* [Objective] Extract each line in the entries below that contains the word "splashing", copying it in full.

* [Records for the exercise]
==*==

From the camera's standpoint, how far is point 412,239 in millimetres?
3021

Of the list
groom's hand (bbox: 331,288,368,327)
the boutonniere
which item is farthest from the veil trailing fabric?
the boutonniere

==*==

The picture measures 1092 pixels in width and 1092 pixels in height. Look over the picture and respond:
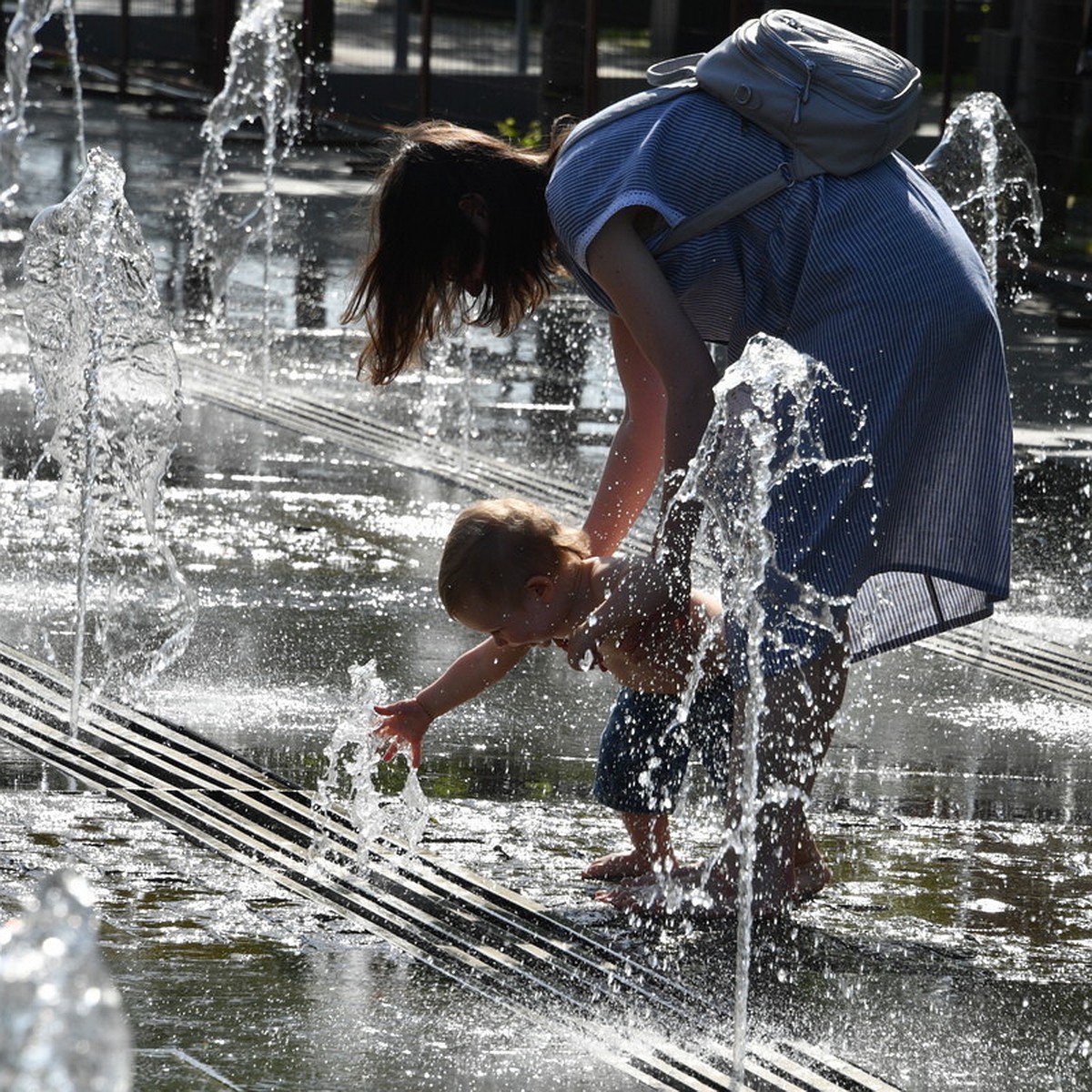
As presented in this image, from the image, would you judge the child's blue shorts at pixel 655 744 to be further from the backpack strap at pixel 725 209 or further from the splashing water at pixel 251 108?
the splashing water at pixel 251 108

==*==

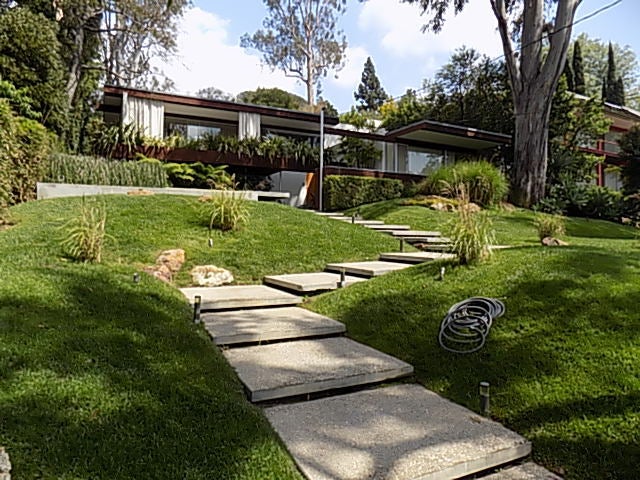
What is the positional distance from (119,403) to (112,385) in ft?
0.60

==*==

* [Answer to this task]
As presented in this image, from the image, would you judge the child's blue shorts at pixel 655 744 to be further from the backpack strap at pixel 725 209 or further from the splashing water at pixel 251 108?
the splashing water at pixel 251 108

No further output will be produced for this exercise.